Data supplied:
— BEGIN —

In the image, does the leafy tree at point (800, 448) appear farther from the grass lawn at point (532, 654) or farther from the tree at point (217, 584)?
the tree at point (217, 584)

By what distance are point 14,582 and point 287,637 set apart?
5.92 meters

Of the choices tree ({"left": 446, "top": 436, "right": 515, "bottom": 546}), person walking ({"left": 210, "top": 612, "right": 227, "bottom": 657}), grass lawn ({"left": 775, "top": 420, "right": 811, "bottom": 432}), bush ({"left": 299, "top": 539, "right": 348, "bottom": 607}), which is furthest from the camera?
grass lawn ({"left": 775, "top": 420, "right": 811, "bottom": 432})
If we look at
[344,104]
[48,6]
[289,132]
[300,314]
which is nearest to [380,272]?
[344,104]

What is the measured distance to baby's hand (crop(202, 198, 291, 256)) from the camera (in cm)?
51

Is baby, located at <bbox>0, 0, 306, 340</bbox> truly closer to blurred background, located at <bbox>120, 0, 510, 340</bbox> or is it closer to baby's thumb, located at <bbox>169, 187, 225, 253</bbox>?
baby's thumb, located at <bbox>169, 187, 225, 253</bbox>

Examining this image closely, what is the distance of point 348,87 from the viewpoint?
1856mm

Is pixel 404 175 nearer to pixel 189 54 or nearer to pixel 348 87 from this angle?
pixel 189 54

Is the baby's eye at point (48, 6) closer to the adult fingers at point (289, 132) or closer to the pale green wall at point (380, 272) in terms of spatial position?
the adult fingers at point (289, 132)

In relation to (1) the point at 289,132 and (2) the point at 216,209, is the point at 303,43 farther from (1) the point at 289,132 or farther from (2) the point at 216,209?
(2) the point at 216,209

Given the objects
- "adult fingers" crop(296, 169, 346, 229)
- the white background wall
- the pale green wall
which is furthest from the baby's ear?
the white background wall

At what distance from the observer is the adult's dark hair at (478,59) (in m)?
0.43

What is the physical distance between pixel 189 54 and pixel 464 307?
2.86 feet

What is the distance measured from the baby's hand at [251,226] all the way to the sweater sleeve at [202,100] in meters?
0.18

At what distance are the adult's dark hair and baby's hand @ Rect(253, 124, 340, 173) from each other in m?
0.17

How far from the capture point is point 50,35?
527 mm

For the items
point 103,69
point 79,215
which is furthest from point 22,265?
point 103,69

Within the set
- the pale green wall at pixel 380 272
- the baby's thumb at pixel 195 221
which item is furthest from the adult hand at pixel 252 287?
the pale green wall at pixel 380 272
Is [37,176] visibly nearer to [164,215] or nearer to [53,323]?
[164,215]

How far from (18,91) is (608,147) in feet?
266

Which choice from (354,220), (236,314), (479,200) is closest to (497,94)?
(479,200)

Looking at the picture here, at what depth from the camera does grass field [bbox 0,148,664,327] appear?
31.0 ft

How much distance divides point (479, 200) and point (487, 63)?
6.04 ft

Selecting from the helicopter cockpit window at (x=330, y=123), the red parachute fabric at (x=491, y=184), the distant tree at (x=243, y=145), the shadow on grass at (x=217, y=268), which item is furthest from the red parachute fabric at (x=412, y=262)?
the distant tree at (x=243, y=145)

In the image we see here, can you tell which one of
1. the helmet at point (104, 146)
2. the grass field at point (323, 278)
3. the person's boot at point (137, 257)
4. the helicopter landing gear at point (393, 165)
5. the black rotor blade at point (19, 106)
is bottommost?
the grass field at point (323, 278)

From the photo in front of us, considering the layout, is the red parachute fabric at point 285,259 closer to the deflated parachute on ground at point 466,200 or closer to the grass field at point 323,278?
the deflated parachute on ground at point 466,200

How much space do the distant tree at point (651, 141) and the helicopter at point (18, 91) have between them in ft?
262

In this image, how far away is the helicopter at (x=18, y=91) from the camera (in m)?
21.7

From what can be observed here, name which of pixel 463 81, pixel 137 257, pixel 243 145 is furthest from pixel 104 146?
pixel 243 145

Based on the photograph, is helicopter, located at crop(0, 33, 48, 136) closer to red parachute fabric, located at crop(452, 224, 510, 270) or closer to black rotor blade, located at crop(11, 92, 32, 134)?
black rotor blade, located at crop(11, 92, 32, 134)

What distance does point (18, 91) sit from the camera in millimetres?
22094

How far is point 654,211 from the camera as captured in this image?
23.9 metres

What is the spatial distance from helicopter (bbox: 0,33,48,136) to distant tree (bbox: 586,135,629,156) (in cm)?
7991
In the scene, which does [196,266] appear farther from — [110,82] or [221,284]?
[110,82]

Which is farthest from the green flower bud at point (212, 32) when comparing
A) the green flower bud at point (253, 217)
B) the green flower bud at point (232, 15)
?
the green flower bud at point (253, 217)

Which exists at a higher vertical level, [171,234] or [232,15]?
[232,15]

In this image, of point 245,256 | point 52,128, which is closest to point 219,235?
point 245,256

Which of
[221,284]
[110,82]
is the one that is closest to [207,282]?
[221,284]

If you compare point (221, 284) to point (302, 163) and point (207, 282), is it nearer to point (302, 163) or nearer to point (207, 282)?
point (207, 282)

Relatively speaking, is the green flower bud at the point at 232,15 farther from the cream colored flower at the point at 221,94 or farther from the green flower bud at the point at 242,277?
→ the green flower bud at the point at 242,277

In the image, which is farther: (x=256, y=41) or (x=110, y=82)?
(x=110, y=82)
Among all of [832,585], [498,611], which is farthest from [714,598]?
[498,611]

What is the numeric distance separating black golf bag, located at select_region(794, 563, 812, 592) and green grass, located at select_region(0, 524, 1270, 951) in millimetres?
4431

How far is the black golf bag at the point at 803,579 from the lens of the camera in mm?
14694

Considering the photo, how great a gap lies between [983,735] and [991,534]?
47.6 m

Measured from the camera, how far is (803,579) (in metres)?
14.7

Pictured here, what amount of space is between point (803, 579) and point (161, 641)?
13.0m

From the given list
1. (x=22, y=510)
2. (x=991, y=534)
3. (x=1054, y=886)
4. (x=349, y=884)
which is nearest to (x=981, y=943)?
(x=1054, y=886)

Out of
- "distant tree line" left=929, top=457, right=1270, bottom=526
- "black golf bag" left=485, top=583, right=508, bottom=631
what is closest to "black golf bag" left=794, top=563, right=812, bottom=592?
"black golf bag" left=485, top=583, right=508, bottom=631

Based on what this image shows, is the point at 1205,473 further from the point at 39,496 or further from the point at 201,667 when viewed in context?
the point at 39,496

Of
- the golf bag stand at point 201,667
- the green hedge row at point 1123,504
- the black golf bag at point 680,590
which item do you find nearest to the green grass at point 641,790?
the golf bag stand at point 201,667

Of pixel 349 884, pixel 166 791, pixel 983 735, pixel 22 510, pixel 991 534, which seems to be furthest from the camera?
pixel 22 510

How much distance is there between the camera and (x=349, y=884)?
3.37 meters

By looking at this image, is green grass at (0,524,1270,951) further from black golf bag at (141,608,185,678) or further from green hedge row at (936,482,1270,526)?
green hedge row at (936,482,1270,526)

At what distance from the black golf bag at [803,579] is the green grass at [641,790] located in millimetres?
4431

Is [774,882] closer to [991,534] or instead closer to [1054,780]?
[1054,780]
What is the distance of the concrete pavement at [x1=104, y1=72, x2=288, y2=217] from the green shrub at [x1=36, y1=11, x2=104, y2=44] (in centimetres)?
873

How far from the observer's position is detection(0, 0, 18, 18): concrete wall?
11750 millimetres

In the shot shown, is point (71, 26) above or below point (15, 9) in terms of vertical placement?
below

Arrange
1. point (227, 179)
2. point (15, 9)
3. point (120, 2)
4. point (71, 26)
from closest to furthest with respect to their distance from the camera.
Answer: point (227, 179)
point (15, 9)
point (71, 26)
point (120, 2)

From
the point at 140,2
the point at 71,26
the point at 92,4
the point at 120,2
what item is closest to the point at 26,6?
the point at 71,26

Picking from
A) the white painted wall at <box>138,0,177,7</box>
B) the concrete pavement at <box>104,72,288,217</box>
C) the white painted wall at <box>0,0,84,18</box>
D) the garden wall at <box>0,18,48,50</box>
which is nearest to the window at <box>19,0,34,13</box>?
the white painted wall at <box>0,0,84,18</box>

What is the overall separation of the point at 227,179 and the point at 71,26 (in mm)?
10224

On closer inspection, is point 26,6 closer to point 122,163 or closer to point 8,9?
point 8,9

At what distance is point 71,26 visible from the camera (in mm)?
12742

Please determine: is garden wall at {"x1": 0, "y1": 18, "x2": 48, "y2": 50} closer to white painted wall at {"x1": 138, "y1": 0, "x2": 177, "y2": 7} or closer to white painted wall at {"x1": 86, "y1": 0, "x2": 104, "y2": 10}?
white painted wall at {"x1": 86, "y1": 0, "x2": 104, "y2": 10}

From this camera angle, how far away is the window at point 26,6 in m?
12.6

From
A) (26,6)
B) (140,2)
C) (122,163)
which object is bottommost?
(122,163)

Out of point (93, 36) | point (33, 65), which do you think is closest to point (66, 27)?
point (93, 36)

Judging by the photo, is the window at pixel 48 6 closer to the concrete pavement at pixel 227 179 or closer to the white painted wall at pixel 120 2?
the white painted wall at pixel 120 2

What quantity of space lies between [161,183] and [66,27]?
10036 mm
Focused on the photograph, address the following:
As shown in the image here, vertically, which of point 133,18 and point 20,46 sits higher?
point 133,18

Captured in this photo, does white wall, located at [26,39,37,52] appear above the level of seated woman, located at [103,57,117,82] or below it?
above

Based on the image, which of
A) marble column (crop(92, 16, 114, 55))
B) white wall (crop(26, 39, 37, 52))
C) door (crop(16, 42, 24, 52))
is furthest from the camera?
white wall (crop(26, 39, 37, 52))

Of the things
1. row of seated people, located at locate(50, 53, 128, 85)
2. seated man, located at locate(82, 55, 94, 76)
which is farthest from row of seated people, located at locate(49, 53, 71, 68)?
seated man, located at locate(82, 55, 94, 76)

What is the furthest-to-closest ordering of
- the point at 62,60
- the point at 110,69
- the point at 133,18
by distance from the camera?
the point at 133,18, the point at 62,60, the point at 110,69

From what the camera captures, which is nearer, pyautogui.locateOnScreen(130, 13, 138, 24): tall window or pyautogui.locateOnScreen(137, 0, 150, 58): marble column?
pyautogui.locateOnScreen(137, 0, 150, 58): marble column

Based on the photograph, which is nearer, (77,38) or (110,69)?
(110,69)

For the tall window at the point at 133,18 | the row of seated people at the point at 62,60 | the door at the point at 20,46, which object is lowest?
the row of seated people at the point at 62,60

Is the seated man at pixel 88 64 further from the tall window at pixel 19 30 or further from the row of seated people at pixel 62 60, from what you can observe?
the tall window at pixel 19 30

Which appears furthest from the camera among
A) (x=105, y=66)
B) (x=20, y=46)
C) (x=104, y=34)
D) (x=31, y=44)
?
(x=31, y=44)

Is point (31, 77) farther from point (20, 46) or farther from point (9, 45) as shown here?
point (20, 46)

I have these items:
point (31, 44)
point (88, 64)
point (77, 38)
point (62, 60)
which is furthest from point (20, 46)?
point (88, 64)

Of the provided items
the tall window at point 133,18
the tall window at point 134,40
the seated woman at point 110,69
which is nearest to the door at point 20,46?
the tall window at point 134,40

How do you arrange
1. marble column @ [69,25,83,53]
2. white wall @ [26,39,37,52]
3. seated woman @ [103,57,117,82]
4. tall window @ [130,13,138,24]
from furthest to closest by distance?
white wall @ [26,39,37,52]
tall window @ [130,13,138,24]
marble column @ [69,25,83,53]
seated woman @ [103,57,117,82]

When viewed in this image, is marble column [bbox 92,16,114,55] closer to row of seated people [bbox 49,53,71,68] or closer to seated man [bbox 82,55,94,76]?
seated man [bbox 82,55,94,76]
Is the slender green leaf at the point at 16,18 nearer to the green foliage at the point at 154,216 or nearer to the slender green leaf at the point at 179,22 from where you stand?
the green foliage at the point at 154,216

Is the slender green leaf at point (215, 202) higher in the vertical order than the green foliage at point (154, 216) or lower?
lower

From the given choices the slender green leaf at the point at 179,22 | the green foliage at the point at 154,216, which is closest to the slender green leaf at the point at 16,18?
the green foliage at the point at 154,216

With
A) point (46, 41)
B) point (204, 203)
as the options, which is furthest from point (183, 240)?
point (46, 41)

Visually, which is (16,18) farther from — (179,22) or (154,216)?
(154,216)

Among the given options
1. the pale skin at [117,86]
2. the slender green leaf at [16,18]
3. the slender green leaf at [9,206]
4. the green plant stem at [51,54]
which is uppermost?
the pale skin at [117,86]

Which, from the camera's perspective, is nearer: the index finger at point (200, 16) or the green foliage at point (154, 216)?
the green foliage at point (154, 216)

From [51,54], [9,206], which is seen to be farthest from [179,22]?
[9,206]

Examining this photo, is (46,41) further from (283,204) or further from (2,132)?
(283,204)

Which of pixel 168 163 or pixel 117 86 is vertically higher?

— END —

Please express the entries as a JSON list of strings, one string per line with blank lines left out, starting at the first line of the entries and stopping after the line that contains "5.92 meters".

[
  "In the image, does the leafy tree at point (800, 448) appear farther from the grass lawn at point (532, 654) or farther from the tree at point (217, 584)?",
  "the tree at point (217, 584)",
  "By what distance are point 14,582 and point 287,637 set apart?",
  "5.92 meters"
]